Text shown:

CREATE TABLE

Documentation

VoltDB Home » Documentation » Using VoltDB

< previous

table of contents

next >

CREATE TABLE

CREATE TABLE — Creates a table in the database.

Synopsis

CREATE TABLE table-name (
column-definition [,...]
[, constraint-definition [,...]]

) [ttl-definition] ;

column-definition: column-name datatype [DEFAULT value ] [ NOT NULL ] [index-type]

constraint-definition: [CONSTRAINT constraint-name] { index-definition | limit-definition }

index-definition: {index-type} (column-name [,...])

limit-definition: LIMIT PARTITION ROWS row-count [EXECUTE (delete-statement)]

index-type: PRIMARY KEY | UNIQUE | ASSUMEUNIQUE

ttl-definition: USING TTL value [time-unit] ON COLUMN column-name
[BATCH_SIZE number-of-rows] [MAX_FREQUENCY value]

time-unit: SECONDS | MINUTES | HOURS | DAYS

Description

The CREATE TABLE statement creates a table and its associated columns in the database. The supported datatypes are described in Table A.1, “Supported SQL Datatypes”.

Table A.1. Supported SQL Datatypes

SQL Datatype	Equivalent Java Datatype	Description
TINYINT	byte	1-byte signed integer, -127 to 127^[a]
SMALLINT	short	2-byte signed integer, -32,767 to 32,767
INTEGER	int	4-byte signed integer, -2,147,483,647 to 2,147,483,647
BIGINT	long	8-byte signed integer, -9,223,372,036,854,775,807 to 9,223,372,036,854,775,807
FLOAT	double	8-byte numeric, -(2-2^-52)·2¹⁰²³ to (2-2^-52)·2¹⁰²³ (Note that values less than or equal to -1.7E+308 are interpreted as null.)
DECIMAL	BigDecimal	16-byte fixed scale of 12 and precision of 38, -99999999999999999999999999.999999999999 to 99999999999999999999999999.999999999999
GEOGRAPHY or GEOGRAPHY()		A geospatial region. The storage requirement for geospatial data varies depending on the geometry. The default maximum size in memory is 32768. However, you can specify a different value by specifying the maximum size (in bytes) in the declaration. For example: GEOGRAPHY(80000). See the section on entering geospatial data in the VoltDB Guide to Performance and Customization for details.
GEOGRAPHY_POINT		A geospatial location identified by its latitude and longitude. Requires 16 bytes of storage.
VARCHAR()	String	Variable length text string, with a maximum length specified in either characters (the default) or bytes. To specify the length in bytes, use the BYTES keyword after the length value. For example: VARCHAR(28 BYTES).
VARBINARY()	byte array	Variable length binary string (sometimes referred to as a "blob") with a maximum length specified in bytes
TIMESTAMP	long, VoltDB TimestampType	Time in microseconds
^[a]For integer and floating-point datatypes, VoltDB reserves the largest possible negative value to denote a null value. For example -128 is interpreted as null for TINYINT, -32768 for SMALLINT, and so on.

The following limitations are important to note when using the CREATE TABLE statement in VoltDB:

CHECK and FOREIGN KEY constraints are not supported.
VoltDB does not support AUTO_INCREMENT, the automatic incrementing of column values.

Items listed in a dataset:
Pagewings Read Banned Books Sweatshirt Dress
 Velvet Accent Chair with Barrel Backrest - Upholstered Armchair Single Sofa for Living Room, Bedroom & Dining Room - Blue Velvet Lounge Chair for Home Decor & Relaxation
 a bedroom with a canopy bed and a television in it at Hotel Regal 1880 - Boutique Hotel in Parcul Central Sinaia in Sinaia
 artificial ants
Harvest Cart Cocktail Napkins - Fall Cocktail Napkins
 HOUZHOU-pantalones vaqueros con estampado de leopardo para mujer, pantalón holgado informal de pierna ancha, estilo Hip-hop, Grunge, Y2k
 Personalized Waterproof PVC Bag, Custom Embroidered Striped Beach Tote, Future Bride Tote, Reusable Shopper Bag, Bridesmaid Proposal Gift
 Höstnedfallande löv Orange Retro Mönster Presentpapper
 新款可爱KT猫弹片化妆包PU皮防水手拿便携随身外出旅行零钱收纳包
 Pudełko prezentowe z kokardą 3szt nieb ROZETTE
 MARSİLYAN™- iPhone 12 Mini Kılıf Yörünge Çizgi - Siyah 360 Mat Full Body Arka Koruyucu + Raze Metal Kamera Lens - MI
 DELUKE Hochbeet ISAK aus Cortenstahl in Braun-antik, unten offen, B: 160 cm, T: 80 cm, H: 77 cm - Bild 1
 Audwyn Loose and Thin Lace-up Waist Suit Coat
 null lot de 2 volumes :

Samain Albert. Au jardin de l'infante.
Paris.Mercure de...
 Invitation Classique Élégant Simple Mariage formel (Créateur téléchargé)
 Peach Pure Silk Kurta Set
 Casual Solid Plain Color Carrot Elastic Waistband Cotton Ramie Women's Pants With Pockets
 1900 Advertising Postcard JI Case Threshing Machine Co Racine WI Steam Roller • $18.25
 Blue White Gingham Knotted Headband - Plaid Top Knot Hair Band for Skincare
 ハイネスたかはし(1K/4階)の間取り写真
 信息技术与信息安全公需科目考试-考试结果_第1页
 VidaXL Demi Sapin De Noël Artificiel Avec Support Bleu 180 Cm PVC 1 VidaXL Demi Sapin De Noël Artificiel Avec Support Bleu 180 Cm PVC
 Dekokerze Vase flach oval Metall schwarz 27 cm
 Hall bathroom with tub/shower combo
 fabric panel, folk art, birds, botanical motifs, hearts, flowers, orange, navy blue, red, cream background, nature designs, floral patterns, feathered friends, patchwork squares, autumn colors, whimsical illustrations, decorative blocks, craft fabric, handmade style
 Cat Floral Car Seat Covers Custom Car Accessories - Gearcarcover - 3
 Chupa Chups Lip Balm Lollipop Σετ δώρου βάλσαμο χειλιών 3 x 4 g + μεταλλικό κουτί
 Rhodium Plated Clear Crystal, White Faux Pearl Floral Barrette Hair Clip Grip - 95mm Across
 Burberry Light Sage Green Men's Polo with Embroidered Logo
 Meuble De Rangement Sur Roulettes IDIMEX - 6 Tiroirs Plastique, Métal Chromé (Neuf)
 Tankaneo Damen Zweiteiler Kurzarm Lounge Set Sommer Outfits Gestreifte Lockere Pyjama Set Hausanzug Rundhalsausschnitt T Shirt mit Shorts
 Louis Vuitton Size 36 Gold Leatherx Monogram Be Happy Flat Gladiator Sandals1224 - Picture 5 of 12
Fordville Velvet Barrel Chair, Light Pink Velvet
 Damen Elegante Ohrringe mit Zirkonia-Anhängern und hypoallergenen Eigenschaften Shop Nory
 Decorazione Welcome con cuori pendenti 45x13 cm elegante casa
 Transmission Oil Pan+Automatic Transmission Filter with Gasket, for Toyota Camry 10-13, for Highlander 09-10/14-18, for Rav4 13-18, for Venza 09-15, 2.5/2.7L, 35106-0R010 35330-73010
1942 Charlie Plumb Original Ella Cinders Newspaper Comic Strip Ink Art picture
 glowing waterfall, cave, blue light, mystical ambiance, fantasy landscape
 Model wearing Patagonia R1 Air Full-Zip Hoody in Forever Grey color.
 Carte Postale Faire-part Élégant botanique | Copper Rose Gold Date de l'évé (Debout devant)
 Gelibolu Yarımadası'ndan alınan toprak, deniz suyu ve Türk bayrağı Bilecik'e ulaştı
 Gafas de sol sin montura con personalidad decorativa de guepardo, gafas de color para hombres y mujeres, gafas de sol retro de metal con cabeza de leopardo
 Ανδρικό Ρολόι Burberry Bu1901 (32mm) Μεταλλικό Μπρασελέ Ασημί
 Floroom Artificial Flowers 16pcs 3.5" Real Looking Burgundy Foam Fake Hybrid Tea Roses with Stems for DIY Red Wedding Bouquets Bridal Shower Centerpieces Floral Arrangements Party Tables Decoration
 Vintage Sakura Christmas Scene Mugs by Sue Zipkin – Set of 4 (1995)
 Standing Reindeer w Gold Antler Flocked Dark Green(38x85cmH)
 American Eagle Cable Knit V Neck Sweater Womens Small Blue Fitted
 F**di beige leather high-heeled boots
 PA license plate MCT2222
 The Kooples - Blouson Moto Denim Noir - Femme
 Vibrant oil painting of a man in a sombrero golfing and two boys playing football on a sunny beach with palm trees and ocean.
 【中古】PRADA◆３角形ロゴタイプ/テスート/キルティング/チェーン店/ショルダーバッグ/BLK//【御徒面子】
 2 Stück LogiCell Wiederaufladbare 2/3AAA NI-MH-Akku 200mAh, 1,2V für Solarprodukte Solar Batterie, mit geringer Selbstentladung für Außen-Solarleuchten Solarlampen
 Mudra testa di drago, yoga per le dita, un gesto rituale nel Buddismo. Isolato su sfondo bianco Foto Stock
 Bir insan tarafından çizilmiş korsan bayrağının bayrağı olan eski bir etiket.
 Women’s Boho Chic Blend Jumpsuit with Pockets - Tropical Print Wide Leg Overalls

Required work:
**A.** According to the VoltDB CREATE TABLE page, how many bytes of storage does the GEOGRAPHY_POINT datatype require?
**B.** Carry on the VoltDB CREATE TABLE page from the point where it stops.
These records come from a separate source.

Activity answers:
**A.** 16 bytes.

**B.**
A table can have up to 1024 columns. Each column has a maximum size of 1 megabyte and the total declared size of all of the columns in a table cannot exceed 2 megabytes. For VARCHAR columns where the length is specified in characters, the declared size is calculated as 4 bytes per character to allow for the longest potential UTF-8 string.
If you intend to use a column to partition a table, that column cannot contain null values. You must specify NOT NULL in the definition of the column or VoltDB issues an error when compiling the schema.
To specify an index — either for an individual column or as a table constraint — that is globally unique across the database, use the standard SQL keywords UNIQUE and PRIMARY KEY. However, for partitioned tables, VoltDB can only ensure uniqueness if the index includes the partitioning column. Otherwise, these keywords are not allowed.
It can be a performance advantage to define indexes or constraints on non-partitioning columns that you, as the developer, know are going to contain unique values. Although VoltDB cannot ensure uniqueness across the entire database, it does allow you to define indexes that are assumed to be unique by using the ASSUMEUNIQUE keyword.
When you define an index on a partitioned table as ASSUMEUNIQUE, VoltDB verifies uniqueness within the current partition when creating an index entry. However, it is your responsibility as developer or administrator to ensure that the values are actually globally unique. If the database is repartitioned due to adding new nodes or restoring a snapshot to a different cluster configuration, non-unique ASSUMEUNIQUE index entries may collide. When this occurs it results in a constraint violation error and the database will not be able to complete its current action.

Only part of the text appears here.